2.42 Mimicking the Tumor Microenvironment: Three Different Co-culture Systems Induce a Similar Phenotype but Different Proliferative Signals in Primary Chronic Lymphocytic Leukemia Cells

Department of Haematology, King's College London, London, UK.
British Journal of Haematology (Impact Factor: 4.71). 06/2012; 158(5):589-99. DOI: 10.1111/j.1365-2141.2012.09191.x
Source: PubMed


Interactions in the tumour microenvironment can promote chronic lymphocytic leukaemia (CLL) cell survival, proliferation and drug resistance.
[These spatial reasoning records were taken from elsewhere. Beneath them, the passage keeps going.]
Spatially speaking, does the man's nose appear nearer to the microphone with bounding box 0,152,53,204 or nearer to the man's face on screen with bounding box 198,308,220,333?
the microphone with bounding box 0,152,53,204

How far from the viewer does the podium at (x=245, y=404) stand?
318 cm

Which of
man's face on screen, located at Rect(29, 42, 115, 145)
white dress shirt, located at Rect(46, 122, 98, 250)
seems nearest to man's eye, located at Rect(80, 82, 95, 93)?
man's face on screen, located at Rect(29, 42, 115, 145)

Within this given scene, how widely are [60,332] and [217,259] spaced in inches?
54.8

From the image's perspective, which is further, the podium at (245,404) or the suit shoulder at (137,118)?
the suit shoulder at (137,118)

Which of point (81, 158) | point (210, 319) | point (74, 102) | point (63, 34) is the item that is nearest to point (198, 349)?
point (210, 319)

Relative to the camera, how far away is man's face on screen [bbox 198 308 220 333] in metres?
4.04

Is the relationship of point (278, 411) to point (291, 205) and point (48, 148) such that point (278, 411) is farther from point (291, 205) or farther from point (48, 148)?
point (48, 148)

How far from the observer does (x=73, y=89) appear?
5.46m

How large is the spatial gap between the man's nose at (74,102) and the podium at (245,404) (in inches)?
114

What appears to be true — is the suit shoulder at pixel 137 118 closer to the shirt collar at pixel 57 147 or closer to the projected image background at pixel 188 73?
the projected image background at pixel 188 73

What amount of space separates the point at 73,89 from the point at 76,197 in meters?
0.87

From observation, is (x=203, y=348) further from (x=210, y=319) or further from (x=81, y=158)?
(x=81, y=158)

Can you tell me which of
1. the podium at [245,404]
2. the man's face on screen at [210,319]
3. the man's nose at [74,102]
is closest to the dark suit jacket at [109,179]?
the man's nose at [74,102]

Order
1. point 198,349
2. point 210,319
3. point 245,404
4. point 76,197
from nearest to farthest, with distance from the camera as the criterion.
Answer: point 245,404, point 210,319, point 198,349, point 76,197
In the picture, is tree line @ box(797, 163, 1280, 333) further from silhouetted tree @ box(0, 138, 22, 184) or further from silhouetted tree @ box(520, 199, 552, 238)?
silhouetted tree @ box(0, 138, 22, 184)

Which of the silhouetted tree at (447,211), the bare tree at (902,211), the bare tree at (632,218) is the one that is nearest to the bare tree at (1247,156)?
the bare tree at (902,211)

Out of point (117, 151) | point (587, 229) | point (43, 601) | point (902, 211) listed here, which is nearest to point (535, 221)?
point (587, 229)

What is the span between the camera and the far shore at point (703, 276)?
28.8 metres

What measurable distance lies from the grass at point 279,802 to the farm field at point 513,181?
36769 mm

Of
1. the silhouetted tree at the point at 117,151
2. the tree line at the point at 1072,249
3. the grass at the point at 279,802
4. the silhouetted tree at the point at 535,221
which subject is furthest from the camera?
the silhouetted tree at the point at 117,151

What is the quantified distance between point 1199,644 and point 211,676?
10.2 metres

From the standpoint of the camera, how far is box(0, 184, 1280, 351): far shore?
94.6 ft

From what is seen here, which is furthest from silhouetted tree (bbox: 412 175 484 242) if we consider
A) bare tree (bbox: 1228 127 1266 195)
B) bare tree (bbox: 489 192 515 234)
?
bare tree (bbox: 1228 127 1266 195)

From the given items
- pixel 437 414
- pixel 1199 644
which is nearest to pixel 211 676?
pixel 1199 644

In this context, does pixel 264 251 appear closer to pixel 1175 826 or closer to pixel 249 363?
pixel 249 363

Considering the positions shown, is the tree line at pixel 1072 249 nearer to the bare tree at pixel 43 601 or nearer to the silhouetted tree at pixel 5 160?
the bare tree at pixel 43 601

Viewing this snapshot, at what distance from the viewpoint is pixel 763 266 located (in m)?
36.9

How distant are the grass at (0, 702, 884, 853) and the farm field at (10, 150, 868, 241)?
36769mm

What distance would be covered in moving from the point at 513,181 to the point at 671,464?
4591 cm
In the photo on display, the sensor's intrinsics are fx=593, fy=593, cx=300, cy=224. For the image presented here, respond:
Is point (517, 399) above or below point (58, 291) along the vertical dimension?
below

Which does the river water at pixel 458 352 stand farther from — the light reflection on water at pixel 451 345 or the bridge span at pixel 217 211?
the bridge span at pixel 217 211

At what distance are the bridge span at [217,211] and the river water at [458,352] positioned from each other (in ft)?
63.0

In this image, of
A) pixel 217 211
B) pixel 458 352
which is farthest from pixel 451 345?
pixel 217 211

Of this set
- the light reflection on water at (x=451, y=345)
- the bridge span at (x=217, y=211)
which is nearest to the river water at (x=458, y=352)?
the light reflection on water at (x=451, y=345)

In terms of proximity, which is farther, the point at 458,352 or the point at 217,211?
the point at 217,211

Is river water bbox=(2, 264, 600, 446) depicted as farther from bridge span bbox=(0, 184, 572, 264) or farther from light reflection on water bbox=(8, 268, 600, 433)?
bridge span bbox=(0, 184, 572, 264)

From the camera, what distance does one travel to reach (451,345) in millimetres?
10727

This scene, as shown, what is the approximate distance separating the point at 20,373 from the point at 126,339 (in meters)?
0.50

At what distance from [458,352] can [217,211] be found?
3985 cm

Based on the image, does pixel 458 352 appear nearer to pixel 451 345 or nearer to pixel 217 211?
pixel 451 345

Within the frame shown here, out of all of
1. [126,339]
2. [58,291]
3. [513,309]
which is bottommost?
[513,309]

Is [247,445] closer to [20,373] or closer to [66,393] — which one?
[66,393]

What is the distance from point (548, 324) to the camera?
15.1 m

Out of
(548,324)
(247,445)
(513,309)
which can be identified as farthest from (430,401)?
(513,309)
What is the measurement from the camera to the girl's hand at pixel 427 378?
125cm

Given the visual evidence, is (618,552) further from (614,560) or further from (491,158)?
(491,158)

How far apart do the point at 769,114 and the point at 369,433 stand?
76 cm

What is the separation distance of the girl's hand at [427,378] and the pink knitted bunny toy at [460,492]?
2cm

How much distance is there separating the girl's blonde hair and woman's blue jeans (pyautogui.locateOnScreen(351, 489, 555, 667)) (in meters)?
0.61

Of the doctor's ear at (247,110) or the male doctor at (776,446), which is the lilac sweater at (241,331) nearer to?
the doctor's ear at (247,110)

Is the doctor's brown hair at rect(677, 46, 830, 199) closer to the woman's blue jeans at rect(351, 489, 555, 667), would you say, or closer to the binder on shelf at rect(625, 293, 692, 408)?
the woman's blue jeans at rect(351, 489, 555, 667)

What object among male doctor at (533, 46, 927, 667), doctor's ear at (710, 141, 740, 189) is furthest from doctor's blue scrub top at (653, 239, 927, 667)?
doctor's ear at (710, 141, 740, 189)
A detailed comparison of three co-culture systems designed to mimic the CLL lymph node and vascular microenvironments were performed; two were mouse fibroblast cell lines transfected with human CD40LG or CD31 and the third was a human microvascular endothelial cell line, HMEC-1. All three co-culture systems markedly enhanced CLL cell survival and induced a consistent change in CLL cell phenotype, characterized by increased expression of CD38, CD69, CD44 and ITGA4 (CD49d); this phenotype was absent following co-culture on untransfected mouse fibroblasts. In contrast to HMEC-1 cells, the CD40LG and CD31-expressing fibroblasts also induced ZAP70 expression and marked CLL cell proliferation as evidenced by carboxyfluorescein succinimidyl ester labelling and increased Ki-67 expression. Taken together, our data show that co-culture on different stroma induced a remarkably similar activation phenotype in CLL cells but only the CD40LG and CD31-expressing fibroblasts increased ZAP70 expression and CLL cell proliferation, indicating that ZAP70 may play a critical role in this process. This comparative study reveals a number of striking similarities between the co-culture systems tested but also highlights important differences that should be considered when selecting which system to use for in-vitro investigations.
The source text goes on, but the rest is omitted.